Mr. Kurtenbach says that even some city residents with no direct ties to the bombing, other than what they witnessed on television and through their personal connections to people killed or injured, sometimes suffered emotional distress. “They were survivors in the broadest sense of survivor. Not, as I say, where the pebble hits the water, but in ripples beyond that, and they were impacted.”
Getting On With Life
The long-term nature of disaster recovery often proves to be a challenge in and of itself, says Mr. Kurtenbach. “One of the things I’m sure they’ll find in New York and other places, especially with all the money available with this disaster, is that people not directly affected by the tragedy will want to forget it, in a certain sense,” he says. “Most will want to go on with their lives. And that’s what they are going to say, or at least their actions will say it: Let’s get on with it. We don’t want to talk about the terrorist attack forever.”
He tells charity workers to try to remember that such impatience in a community is natural, and to try not to take it personally. “Charity people must be stalwart in their dedication to service and not be intimidated by the lack of interest,” he said. “It is a long-term recovery. For the most part, the agencies understand that. It’s the community that doesn’t.”
To keep track of all of the various needs of victims over the years that stem from a tragedy like a terrorist attack or tornado, Mr. Kurtenbach says a central computerized database proves invaluable. In Oklahoma City, he says, the database, set up by the United Way of Metro Oklahoma City with the help of other charities and corporations, could be viewed by 45 charity officials and others “on a need to know” basis, and was “password protected” to keep information confidential. The goal of such a system should be two-pronged, he says: to insure accountability of charities and avoid duplication of services.
But just as important as the computer program, he says, were the Resource Coordination Committee meetings in which charity leaders shared information about donors and aid, and coordinated their response.

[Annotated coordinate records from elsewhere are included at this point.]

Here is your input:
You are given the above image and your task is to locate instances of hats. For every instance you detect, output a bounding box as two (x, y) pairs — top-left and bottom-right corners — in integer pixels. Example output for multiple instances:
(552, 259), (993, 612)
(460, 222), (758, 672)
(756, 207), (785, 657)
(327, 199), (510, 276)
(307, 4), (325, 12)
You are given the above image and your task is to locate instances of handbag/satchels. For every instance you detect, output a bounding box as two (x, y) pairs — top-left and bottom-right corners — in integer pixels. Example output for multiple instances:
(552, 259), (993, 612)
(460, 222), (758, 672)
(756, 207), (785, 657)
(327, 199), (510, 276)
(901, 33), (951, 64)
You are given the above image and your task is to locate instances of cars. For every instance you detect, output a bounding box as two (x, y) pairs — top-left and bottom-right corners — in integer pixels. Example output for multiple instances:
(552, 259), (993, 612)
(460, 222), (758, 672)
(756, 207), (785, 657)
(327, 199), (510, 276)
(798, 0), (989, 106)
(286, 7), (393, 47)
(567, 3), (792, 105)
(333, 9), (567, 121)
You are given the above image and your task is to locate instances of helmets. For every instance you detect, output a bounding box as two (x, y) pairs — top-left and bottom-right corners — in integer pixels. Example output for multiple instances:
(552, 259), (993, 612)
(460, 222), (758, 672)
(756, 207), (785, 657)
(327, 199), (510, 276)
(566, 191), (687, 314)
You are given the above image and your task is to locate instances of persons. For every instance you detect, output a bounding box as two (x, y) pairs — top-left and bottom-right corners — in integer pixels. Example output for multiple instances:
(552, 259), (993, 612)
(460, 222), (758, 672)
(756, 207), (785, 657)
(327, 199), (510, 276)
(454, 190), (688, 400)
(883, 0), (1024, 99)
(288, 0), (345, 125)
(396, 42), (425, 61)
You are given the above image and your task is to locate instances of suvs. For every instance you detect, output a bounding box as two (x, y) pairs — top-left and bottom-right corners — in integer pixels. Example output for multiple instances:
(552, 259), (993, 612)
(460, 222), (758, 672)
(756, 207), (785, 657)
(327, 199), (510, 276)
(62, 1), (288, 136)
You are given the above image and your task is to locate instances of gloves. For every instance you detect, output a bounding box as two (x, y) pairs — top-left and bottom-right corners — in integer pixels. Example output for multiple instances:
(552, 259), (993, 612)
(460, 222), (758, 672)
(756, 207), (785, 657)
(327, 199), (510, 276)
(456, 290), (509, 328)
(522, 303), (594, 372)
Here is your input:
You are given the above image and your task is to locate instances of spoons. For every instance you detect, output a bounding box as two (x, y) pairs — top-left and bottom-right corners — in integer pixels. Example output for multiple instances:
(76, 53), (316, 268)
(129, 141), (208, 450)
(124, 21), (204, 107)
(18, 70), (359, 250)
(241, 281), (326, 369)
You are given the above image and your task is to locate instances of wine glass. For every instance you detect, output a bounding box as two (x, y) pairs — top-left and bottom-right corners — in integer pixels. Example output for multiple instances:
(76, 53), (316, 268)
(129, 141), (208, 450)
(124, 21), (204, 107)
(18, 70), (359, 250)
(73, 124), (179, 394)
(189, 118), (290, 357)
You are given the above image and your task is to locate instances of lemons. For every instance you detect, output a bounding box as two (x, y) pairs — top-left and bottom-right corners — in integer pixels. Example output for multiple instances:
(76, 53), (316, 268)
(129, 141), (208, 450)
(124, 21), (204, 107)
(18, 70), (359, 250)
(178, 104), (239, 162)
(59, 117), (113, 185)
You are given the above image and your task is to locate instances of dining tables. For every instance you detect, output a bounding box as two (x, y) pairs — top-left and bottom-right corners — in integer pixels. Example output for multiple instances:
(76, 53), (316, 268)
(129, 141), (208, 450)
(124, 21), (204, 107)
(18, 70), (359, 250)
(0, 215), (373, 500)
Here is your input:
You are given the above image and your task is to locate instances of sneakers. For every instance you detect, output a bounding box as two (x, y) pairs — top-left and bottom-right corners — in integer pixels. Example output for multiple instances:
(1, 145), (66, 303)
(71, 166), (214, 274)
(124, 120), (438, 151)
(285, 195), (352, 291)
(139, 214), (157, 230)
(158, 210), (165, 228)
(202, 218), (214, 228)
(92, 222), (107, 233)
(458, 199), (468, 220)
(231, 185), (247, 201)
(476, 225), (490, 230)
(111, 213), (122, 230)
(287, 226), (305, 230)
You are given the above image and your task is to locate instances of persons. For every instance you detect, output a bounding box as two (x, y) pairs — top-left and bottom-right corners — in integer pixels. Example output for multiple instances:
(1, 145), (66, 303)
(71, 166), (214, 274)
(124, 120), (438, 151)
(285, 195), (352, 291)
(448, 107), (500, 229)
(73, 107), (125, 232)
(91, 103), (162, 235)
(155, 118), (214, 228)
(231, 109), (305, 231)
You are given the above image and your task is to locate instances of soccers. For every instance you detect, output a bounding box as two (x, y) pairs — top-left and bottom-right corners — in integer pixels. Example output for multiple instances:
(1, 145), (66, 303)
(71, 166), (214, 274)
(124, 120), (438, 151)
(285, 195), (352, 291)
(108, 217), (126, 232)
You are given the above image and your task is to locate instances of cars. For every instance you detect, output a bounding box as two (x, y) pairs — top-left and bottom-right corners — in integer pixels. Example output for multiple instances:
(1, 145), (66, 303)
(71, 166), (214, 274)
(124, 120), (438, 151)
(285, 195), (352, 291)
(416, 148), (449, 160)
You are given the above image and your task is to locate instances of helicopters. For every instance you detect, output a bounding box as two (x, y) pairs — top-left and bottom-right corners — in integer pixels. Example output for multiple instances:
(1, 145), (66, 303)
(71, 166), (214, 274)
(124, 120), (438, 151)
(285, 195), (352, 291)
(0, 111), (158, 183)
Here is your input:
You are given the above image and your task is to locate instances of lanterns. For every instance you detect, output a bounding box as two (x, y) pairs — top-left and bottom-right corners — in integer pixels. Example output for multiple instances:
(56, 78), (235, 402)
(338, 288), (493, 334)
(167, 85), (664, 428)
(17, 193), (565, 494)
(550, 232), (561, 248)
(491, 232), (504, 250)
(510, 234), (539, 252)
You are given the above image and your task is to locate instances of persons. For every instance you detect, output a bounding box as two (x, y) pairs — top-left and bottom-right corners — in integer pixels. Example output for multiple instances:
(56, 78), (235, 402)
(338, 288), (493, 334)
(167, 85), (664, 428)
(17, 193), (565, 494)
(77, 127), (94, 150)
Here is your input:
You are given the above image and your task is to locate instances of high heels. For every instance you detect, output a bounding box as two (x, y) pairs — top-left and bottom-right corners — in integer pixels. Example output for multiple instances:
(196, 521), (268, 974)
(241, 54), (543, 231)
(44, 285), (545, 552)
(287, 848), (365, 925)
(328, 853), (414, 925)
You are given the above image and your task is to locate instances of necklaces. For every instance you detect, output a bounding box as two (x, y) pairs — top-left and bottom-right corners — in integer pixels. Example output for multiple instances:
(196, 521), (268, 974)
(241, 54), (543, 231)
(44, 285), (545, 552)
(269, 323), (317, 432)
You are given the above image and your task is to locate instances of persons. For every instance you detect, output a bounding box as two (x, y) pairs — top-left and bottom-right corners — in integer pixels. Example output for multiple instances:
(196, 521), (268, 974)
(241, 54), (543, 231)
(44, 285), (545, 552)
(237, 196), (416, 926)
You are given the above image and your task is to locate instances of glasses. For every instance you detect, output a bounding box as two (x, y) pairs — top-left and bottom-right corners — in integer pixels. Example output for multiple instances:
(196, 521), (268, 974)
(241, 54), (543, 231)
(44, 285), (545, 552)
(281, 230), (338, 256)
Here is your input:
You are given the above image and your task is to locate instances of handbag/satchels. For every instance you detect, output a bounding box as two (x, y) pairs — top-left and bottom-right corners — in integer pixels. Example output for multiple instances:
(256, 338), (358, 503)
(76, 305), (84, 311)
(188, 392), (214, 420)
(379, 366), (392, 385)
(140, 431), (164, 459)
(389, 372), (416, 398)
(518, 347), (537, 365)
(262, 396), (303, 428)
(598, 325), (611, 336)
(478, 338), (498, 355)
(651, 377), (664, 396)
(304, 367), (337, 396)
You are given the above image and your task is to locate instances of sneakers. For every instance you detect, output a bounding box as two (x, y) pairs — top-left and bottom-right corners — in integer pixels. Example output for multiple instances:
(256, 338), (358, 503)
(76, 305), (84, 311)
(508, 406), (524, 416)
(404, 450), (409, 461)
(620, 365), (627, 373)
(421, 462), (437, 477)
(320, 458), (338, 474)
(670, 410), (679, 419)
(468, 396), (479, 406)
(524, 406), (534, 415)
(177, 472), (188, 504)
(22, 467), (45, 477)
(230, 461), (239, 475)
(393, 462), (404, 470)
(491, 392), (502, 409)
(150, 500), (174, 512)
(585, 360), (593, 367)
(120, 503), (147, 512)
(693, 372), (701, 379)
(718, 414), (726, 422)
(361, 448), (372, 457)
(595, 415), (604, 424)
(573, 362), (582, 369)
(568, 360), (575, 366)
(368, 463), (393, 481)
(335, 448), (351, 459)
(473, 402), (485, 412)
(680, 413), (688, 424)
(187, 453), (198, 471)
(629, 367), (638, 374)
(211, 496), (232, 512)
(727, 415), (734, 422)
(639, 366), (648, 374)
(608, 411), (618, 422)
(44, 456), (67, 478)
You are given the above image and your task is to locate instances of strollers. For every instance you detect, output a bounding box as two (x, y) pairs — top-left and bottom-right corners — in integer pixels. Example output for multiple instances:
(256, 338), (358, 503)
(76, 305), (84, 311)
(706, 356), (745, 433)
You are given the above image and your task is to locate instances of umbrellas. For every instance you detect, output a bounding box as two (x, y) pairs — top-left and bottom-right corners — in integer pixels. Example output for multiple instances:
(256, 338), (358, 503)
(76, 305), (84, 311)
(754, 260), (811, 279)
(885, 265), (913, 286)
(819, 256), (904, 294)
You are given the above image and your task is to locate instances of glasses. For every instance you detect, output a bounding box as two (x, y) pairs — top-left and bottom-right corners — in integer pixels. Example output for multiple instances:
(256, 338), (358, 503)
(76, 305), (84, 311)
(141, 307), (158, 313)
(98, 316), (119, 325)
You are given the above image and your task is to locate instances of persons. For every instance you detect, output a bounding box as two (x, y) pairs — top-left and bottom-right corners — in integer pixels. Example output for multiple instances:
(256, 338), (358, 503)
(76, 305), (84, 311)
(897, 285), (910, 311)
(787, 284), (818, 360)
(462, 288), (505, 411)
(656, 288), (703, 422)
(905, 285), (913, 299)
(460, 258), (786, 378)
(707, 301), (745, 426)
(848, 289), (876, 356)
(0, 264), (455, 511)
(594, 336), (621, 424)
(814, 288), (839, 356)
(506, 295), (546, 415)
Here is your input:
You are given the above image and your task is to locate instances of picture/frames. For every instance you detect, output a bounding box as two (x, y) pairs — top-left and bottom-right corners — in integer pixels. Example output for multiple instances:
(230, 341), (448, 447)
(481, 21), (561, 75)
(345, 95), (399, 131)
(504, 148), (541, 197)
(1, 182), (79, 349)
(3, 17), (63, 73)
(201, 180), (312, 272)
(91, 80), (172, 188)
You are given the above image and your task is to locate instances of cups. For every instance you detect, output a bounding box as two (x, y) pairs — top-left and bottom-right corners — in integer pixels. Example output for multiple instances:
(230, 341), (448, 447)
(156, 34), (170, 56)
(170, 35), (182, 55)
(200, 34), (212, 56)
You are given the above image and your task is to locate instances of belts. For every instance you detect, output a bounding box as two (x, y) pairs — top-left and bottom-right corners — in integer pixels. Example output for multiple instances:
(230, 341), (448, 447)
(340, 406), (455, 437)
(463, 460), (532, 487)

Mr. Kurtenbach says that in the six years since the Oklahoma City bombing, technology has improved to the point that the use of e-mail or other electronic tools might help avoid the need for weekly in-person meetings. But he cautions against an overreliance on technology. “Charity people should actually hear the voice of a case manager presenting a case and hear other people saying, Well, have you tried this? What about this? Or, I can talk to so and so.”
Such personal exchanges help charity officials cope with the stress of their work and can help cut down on confusion, says Mr. Kurtenbach.
Building Relationships
In fact, relationships among charity officials need to be built and nurtured long before a disaster hits, says Mr. Kurtenbach, so that the nonprofit organizations they lead can react quickly. He recommends that local nonprofit leaders meet with each other regularly at breakfasts or other informal events, so that they can build up a level of trust.
“Even if you are in a large city, you could have people from 30 or 40 key groups periodically just sit down and talk, to get together and get to know each other,” he says.
Mr. Kurtenbach says that, in his new job as a development and marketing executive for Goodwill in Phoenix, he is already working to “get to know all the other nonprofits, the significant ones, those that are going to be called upon in times of community stress — the Salvation Army, the Red Cross, Catholic Charities, the Boy Scouts, the United Way, the Girl Scouts, St. Vincent de Paul.”
Adds Mr. Kurtenbach: “You can kind of count on it that there’s gonna be some type of disaster — let’s hope it’s not terrorism — an earthquake in the West, or hurricanes, or floods, or tornadoes. And why wait until the stressful situation comes to get to know each other? Why not just go have a cup of coffee with people periodically, get to know them? That’s very important.”